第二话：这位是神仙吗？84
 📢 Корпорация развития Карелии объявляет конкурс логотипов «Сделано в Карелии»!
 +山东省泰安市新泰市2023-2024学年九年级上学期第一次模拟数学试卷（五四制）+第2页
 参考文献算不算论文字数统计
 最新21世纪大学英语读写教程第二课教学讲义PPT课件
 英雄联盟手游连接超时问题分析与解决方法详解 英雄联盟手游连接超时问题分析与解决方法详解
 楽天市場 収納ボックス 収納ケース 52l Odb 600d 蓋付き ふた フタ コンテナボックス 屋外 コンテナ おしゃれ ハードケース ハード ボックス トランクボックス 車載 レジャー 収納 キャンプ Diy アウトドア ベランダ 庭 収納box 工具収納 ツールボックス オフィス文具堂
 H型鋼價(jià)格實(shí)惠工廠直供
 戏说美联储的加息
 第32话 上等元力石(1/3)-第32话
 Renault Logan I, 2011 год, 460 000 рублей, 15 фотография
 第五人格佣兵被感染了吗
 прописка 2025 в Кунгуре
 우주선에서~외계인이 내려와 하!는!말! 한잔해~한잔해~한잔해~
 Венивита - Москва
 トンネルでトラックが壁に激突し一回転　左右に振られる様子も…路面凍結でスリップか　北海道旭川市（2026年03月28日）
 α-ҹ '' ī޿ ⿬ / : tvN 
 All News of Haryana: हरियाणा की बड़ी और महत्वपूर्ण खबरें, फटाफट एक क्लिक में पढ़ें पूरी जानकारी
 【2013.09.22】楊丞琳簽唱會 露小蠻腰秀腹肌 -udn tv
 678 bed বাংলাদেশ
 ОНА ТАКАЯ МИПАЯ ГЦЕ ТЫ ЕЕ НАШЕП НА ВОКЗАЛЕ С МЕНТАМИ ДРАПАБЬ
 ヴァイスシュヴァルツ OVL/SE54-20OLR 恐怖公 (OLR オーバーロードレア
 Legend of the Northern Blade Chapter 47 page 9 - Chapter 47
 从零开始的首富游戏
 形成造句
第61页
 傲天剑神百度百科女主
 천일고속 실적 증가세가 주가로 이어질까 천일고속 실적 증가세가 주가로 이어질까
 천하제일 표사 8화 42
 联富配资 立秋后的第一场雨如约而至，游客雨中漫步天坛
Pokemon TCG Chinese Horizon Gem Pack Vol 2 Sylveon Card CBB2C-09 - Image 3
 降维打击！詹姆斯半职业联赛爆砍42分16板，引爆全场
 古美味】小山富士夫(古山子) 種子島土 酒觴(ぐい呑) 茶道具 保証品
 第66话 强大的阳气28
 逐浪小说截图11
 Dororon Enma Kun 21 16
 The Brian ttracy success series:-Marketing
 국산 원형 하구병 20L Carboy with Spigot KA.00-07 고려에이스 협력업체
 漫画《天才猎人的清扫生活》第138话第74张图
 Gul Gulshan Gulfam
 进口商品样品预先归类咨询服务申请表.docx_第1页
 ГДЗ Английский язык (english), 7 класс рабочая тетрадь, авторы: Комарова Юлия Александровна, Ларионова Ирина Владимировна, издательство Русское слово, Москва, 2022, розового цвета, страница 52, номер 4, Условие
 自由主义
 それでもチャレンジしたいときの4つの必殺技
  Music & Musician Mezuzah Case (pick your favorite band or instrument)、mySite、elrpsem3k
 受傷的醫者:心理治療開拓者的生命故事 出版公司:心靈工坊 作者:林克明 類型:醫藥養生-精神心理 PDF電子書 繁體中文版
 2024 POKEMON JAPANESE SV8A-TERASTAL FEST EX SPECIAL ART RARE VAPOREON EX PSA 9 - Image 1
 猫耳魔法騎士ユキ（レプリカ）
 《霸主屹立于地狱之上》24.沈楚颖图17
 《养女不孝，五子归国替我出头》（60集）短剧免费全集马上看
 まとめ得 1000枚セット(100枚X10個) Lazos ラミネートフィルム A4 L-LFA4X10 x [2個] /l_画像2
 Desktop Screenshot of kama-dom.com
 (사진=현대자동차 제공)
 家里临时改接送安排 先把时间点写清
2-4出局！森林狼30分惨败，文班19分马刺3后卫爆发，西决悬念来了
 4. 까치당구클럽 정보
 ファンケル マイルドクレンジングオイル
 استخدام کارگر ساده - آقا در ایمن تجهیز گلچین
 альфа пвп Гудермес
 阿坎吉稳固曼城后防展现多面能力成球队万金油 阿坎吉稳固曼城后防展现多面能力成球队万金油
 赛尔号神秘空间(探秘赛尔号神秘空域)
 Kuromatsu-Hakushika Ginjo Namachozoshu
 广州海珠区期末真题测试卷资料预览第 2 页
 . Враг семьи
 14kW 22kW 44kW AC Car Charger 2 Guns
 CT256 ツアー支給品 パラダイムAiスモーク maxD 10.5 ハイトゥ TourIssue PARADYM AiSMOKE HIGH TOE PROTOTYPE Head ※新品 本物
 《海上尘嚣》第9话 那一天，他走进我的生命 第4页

○ ○ ○ ○ ○

## [TASK DESCRIPTION]
Your task is to give the records above again, exactly.

## [TASK RESULT]
第二话：这位是神仙吗？84
 📢 Корпорация развития Карелии объявляет конкурс логотипов «Сделано в Карелии»!
 +山东省泰安市新泰市2023-2024学年九年级上学期第一次模拟数学试卷（五四制）+第2页
 参考文献算不算论文字数统计
 最新21世纪大学英语读写教程第二课教学讲义PPT课件
 英雄联盟手游连接超时问题分析与解决方法详解 英雄联盟手游连接超时问题分析与解决方法详解
 楽天市場 収納ボックス 収納ケース 52l Odb 600d 蓋付き ふた フタ コンテナボックス 屋外 コンテナ おしゃれ ハードケース ハード ボックス トランクボックス 車載 レジャー 収納 キャンプ Diy アウトドア ベランダ 庭 収納box 工具収納 ツールボックス オフィス文具堂
 H型鋼價(jià)格實(shí)惠工廠直供
 戏说美联储的加息
 第32话 上等元力石(1/3)-第32话
 Renault Logan I, 2011 год, 460 000 рублей, 15 фотография
 第五人格佣兵被感染了吗
 прописка 2025 в Кунгуре
 우주선에서~외계인이 내려와 하!는!말! 한잔해~한잔해~한잔해~
 Венивита - Москва
 トンネルでトラックが壁に激突し一回転　左右に振られる様子も…路面凍結でスリップか　北海道旭川市（2026年03月28日）
 α-ҹ '' ī޿ ⿬ / : tvN 
 All News of Haryana: हरियाणा की बड़ी और महत्वपूर्ण खबरें, फटाफट एक क्लिक में पढ़ें पूरी जानकारी
 【2013.09.22】楊丞琳簽唱會 露小蠻腰秀腹肌 -udn tv
 678 bed বাংলাদেশ
 ОНА ТАКАЯ МИПАЯ ГЦЕ ТЫ ЕЕ НАШЕП НА ВОКЗАЛЕ С МЕНТАМИ ДРАПАБЬ
 ヴァイスシュヴァルツ OVL/SE54-20OLR 恐怖公 (OLR オーバーロードレア
 Legend of the Northern Blade Chapter 47 page 9 - Chapter 47
 从零开始的首富游戏
 形成造句
第61页
 傲天剑神百度百科女主
 천일고속 실적 증가세가 주가로 이어질까 천일고속 실적 증가세가 주가로 이어질까
 천하제일 표사 8화 42
 联富配资 立秋后的第一场雨如约而至，游客雨中漫步天坛
Pokemon TCG Chinese Horizon Gem Pack Vol 2 Sylveon Card CBB2C-09 - Image 3
 降维打击！詹姆斯半职业联赛爆砍42分16板，引爆全场
 古美味】小山富士夫(古山子) 種子島土 酒觴(ぐい呑) 茶道具 保証品
 第66话 强大的阳气28
 逐浪小说截图11
 Dororon Enma Kun 21 16
 The Brian ttracy success series:-Marketing
 국산 원형 하구병 20L Carboy with Spigot KA.00-07 고려에이스 협력업체
 漫画《天才猎人的清扫生活》第138话第74张图
 Gul Gulshan Gulfam
 进口商品样品预先归类咨询服务申请表.docx_第1页
 ГДЗ Английский язык (english), 7 класс рабочая тетрадь, авторы: Комарова Юлия Александровна, Ларионова Ирина Владимировна, издательство Русское слово, Москва, 2022, розового цвета, страница 52, номер 4, Условие
 自由主义
 それでもチャレンジしたいときの4つの必殺技
  Music & Musician Mezuzah Case (pick your favorite band or instrument)、mySite、elrpsem3k
 受傷的醫者:心理治療開拓者的生命故事 出版公司:心靈工坊 作者:林克明 類型:醫藥養生-精神心理 PDF電子書 繁體中文版
 2024 POKEMON JAPANESE SV8A-TERASTAL FEST EX SPECIAL ART RARE VAPOREON EX PSA 9 - Image 1
 猫耳魔法騎士ユキ（レプリカ）
 《霸主屹立于地狱之上》24.沈楚颖图17
 《养女不孝，五子归国替我出头》（60集）短剧免费全集马上看
 まとめ得 1000枚セット(100枚X10個) Lazos ラミネートフィルム A4 L-LFA4X10 x [2個] /l_画像2
 Desktop Screenshot of kama-dom.com
 (사진=현대자동차 제공)
 家里临时改接送安排 先把时间点写清
2-4出局！森林狼30分惨败，文班19分马刺3后卫爆发，西决悬念来了
 4. 까치당구클럽 정보
 ファンケル マイルドクレンジングオイル
 استخدام کارگر ساده - آقا در ایمن تجهیز گلچین
 альфа пвп Гудермес
 阿坎吉稳固曼城后防展现多面能力成球队万金油 阿坎吉稳固曼城后防展现多面能力成球队万金油
 赛尔号神秘空间(探秘赛尔号神秘空域)
 Kuromatsu-Hakushika Ginjo Namachozoshu
 广州海珠区期末真题测试卷资料预览第 2 页
 . Враг семьи
 14kW 22kW 44kW AC Car Charger 2 Guns
 CT256 ツアー支給品 パラダイムAiスモーク maxD 10.5 ハイトゥ TourIssue PARADYM AiSMOKE HIGH TOE PROTOTYPE Head ※新品 本物
 《海上尘嚣》第9话 那一天，他走进我的生命 第4页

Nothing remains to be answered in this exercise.